• _Exercise_: Where a picture appears, omit it; repeat everything else in the records exactly.

+ + + + + + +

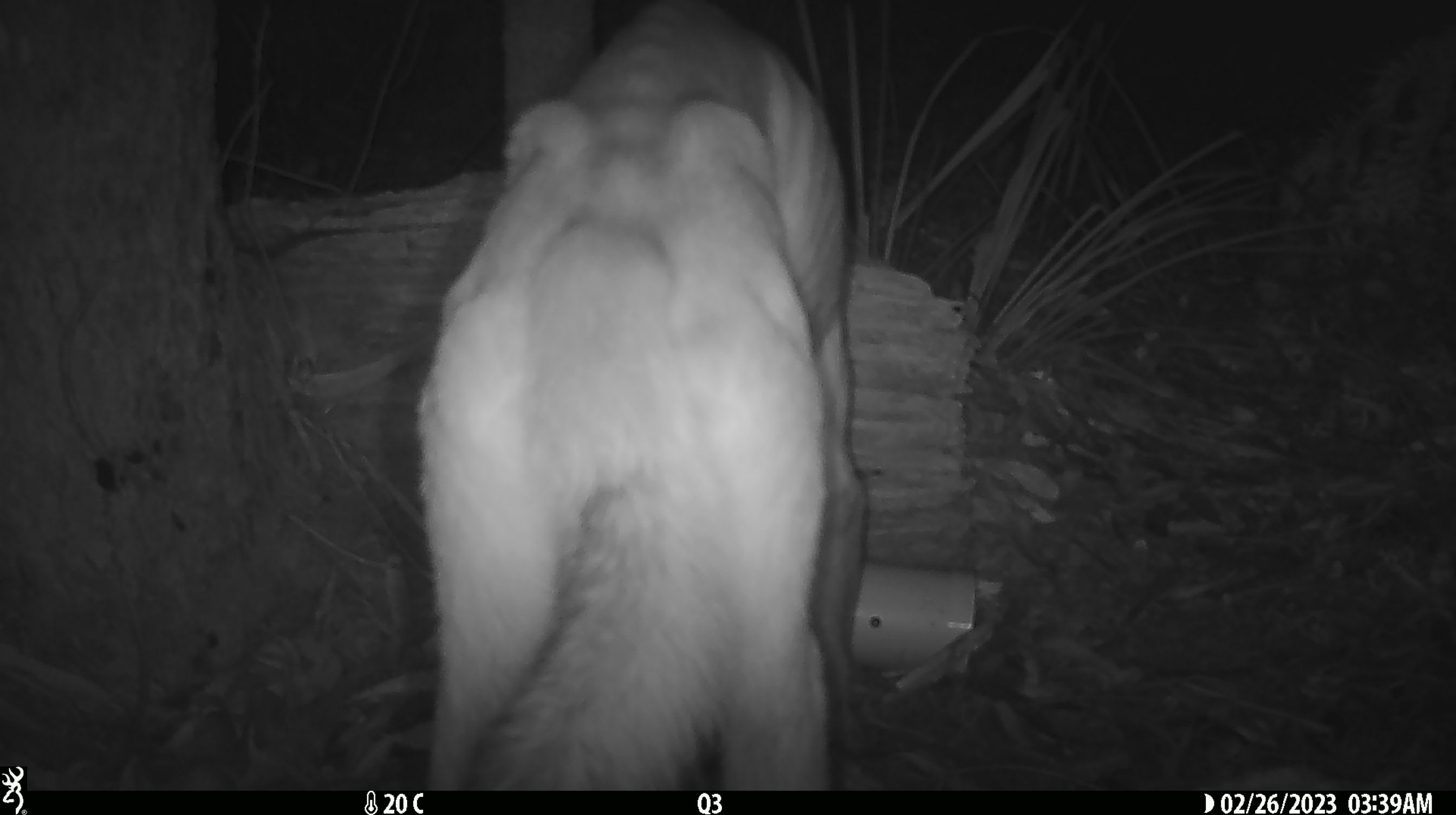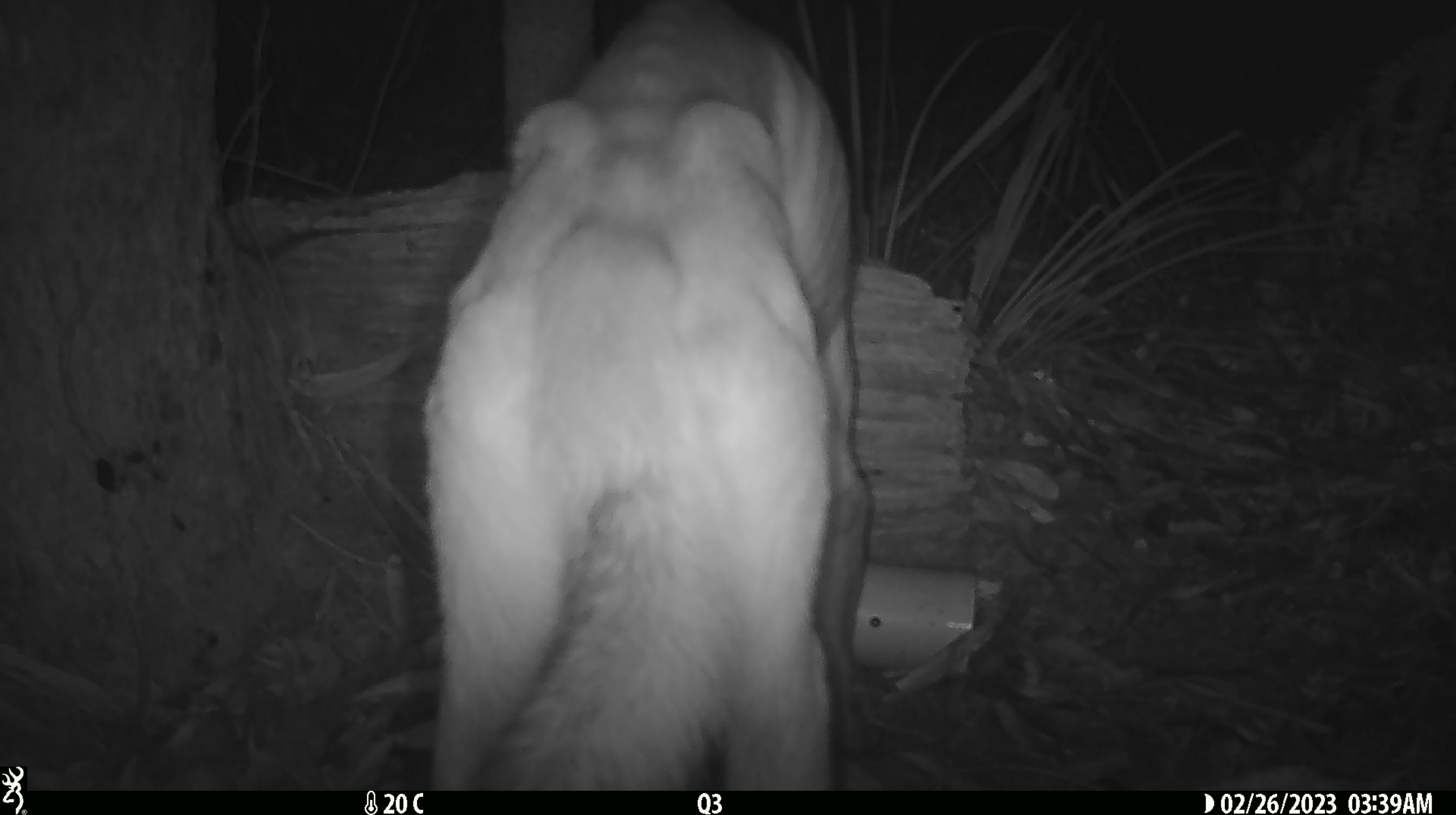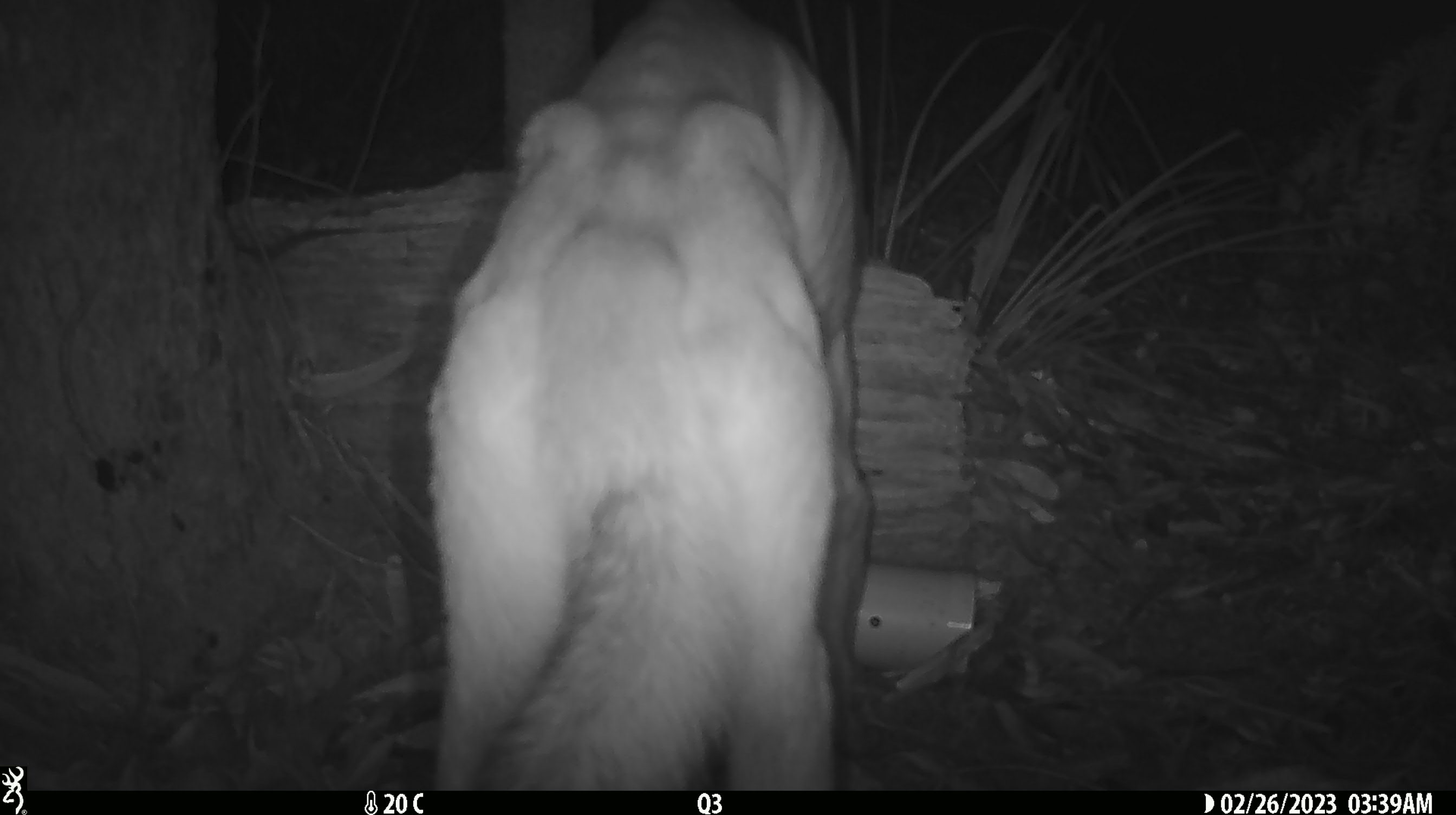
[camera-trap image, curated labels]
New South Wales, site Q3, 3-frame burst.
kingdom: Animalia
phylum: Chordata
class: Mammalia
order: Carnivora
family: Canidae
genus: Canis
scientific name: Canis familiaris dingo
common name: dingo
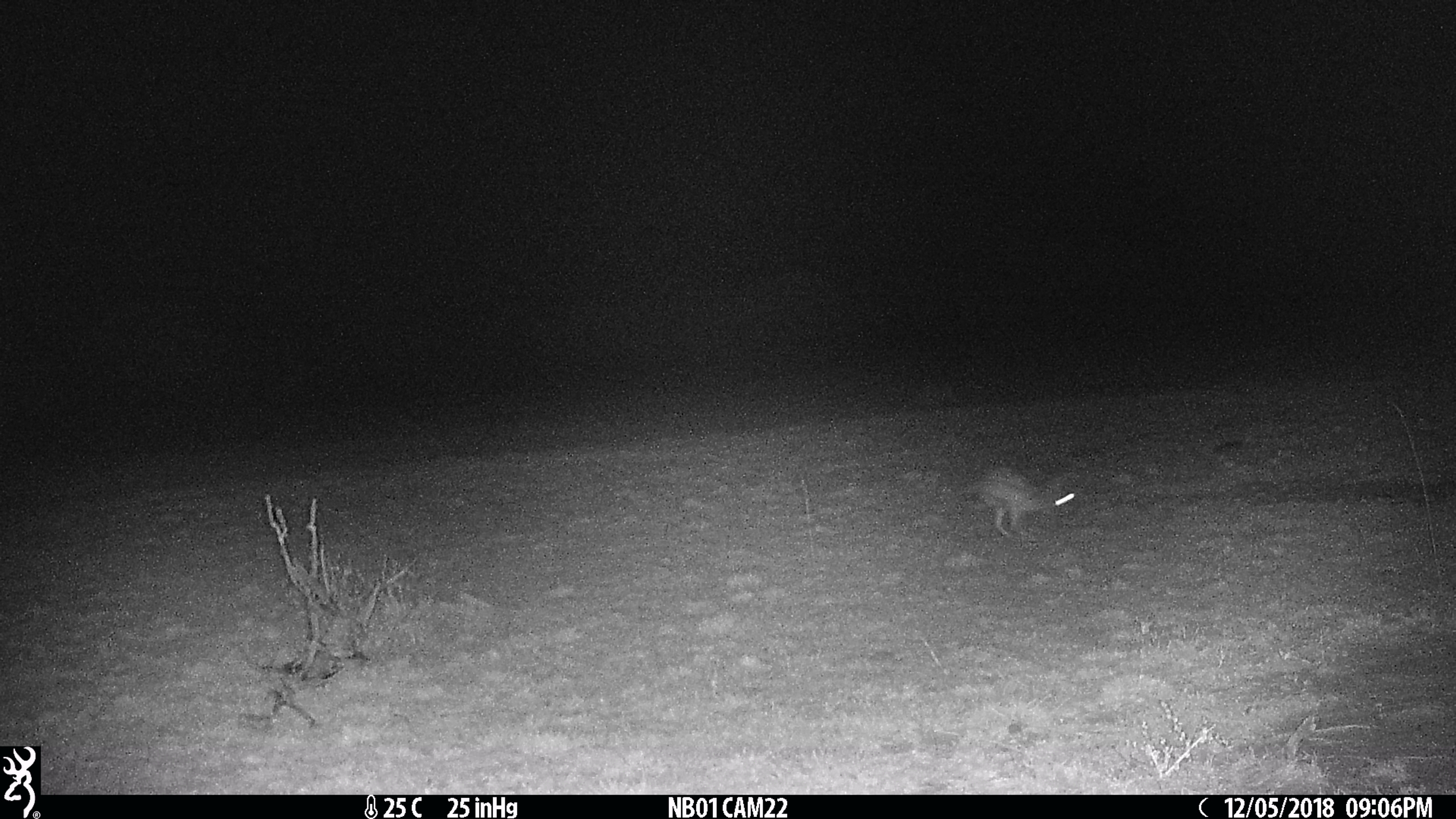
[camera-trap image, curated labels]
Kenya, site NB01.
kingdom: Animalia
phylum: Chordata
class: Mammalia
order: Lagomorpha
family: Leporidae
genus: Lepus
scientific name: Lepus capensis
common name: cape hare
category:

+ + + + + + +

• _Worked solution_:
[camera-trap image, curated labels]
New South Wales, site Q3, 3-frame burst.
kingdom: Animalia
phylum: Chordata
class: Mammalia
order: Carnivora
family: Canidae
genus: Canis
scientific name: Canis familiaris dingo
common name: dingo
[camera-trap image, curated labels]
Kenya, site NB01.
kingdom: Animalia
phylum: Chordata
class: Mammalia
order: Lagomorpha
family: Leporidae
genus: Lepus
scientific name: Lepus capensis
common name: cape hare
category:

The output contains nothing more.